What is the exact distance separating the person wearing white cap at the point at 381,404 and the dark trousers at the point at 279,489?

* * *

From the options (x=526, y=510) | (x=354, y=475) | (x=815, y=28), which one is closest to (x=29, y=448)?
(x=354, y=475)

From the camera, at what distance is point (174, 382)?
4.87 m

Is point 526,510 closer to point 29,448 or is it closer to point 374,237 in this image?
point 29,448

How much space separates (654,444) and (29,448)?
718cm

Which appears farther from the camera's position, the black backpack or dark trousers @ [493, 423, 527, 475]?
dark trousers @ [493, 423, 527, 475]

Aim of the task:
Count the lines of the data above that contain the string "camera". Reply with the number only.

Written answer:
2